Number 8: Set RPM close to range where the needles will join when the throttle is added. Again, this could vary a little bit depending on the aircraft or maybe an instructor, the way a certain instructor wants you to do it. But in general about halfway through the green range is pretty usually close to the actual operating range for the engine. That could vary on instructor and technique. I'm just saying in general high isn't necessarily the best and low isn't necessarily the best. Usually about halfway through the green range. Again, depending on the aircraft and depending on circumstances. If you're trying to stretch a glide, you might go to the lower side of the RPM. There are other factors taken into consideration. This is kind of an in general versus being to high or to low, I like to be about the center of the green RPM range for the rotor system.

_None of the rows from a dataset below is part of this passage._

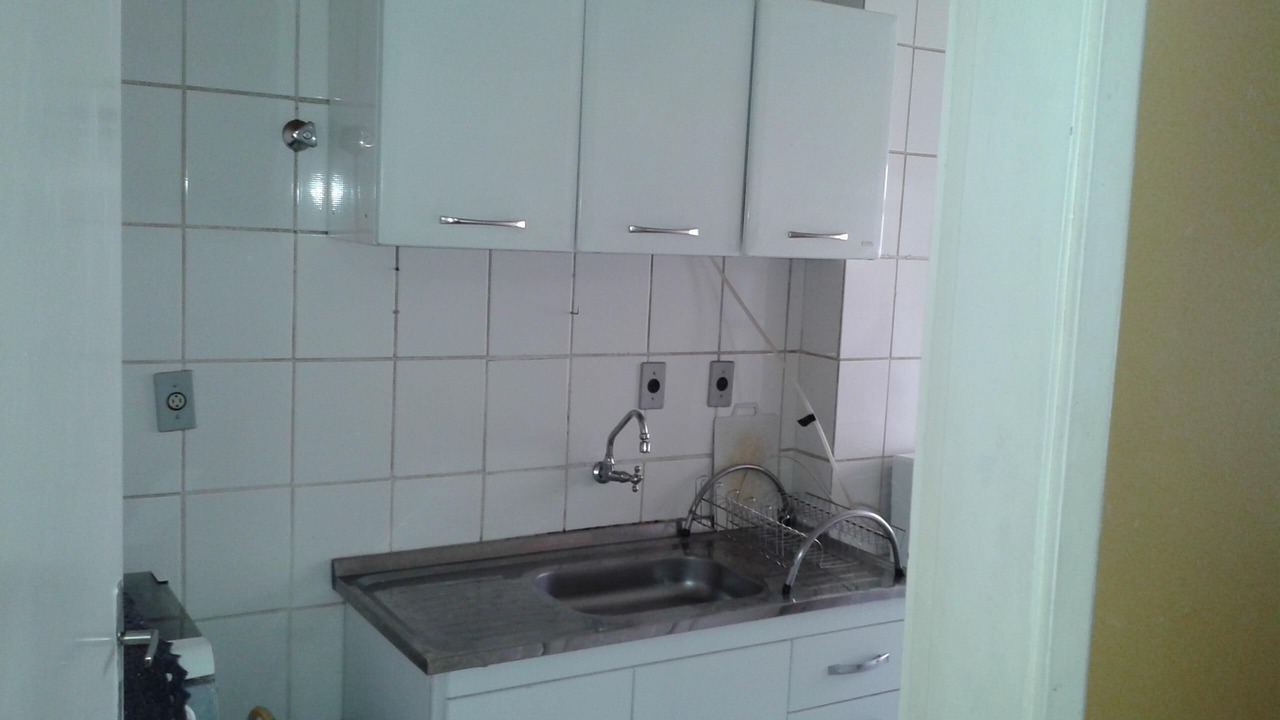 Photo of Kitchen in Nucleo Bandeirante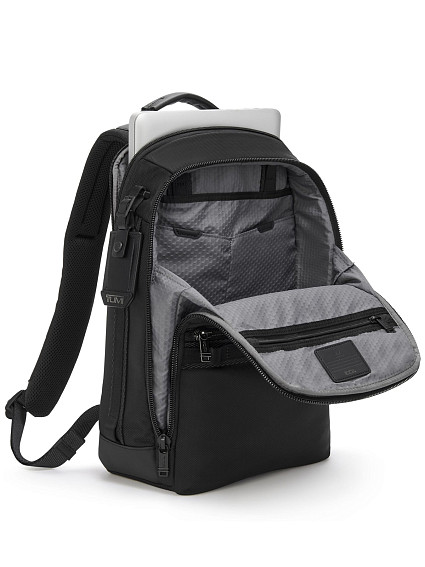 Рюкзак Tumi 232782D Alpha Bravo Dynamic Backpack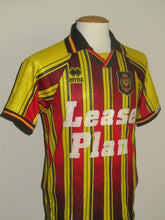 Load image into Gallery viewer, KV Mechelen 1995-96 Home shirt XS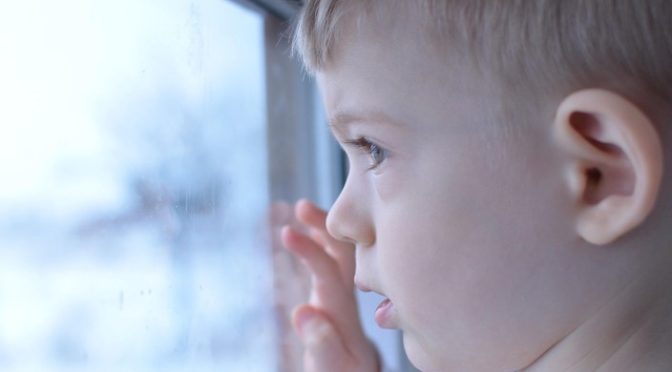 CDC slashes vaccination for children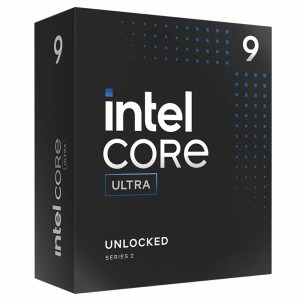 Processeur Intel 285K LGA 1851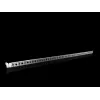 Rittal 8619.790 Chasis de sistema, acero inoxidable, para VX/TS/SE/PC/IW/AX, 760x760 mm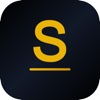 Sampson Scribe logo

Number 9: Start with a gentle flare at approximately tree top level. Now again, depending on what aircraft your flying it may say start your flare at 40 feet, it may say 50 feet, it may say 100 feet. Again, it depends on the manufacturers recommendation on what point to start your flare. Personally I use tree top level. It's hard for me to distinguish between 40 feet, 50 feet. I use the term tree top level. As I'm coming down, I'm actually watching the tree line and as I pass the top of the tree line is when I start a gentle flare. During the flare I start a small half pull just below tree top level. As I get closer to the ground I make it bigger, and I make it bigger, and I make it bigger and then I level and raise the collective.

What I'm doing is, I'm doing that gradually so that depending on the wind for the day, I can decide as I start with a gentle flare, do I need to be aggressive because it's not windy or can I have more of a shallow flare because it is windy. Depending on the day, as you pull it you can decide, I need to get more aggressive with it or I can leave it a little less aggressive because I have a lot of wind and then level out. Again, this technique some people teach, they get down closer they get more aggressive near the ground and then level it. I struck a tail rotor once during a practice autorotation. Because of that reason I'm a little more conservative. I was also taught this early on by an instructor who I thought very highly of and he taught me a lot of really good stuff. That's where he taught me, start it with gentle and as you get closer make it bigger, make it bigger, make it bigger. Deciding how much you need to flare and then level the helicopter.

Number 10: When the speed is almost gone, level the aircraft, raise collective, roll on throttle. Now this can vary a little bit too on technique but if you remember in order what's going to happen, it's speed is almost gone, level, raise collective, roll on throttle. Now depending on the the technique, some people pull a little collective before they level. That's okay, depending on the aircraft, the inertia in your rotor system. I personally don't really start pulling collective until I have it leveled out and then I raise collective and roll on the throttle. For me, that works really well. I understand that that's tough for people cleaning it all up at the end but you'll get better with practice and as long as you have the technique in mind of what it is your going to do that will help you cleaning up that autorotation at the end.

That was basically for one of our members that emailed me this morning and he said, "Kenny, I'm really struggling with the autos." He gave me a long list of the different problems he was having and I thought over the years of teaching and all the different aircraft that I've flown and got the chance to instruct in, the basics of the maneuver, the 10 tips that I just gave you are pretty much what I think are the general elements of a good auto. I sat down and did the first 10 that come to mind. We could probably do another 30 of those on tips, but those are the top 10 that came to mind. The things that I see that people struggle with, whether it's messing up the airspeed or messing up the trim or whatever the case is, those are the most common problems that I see.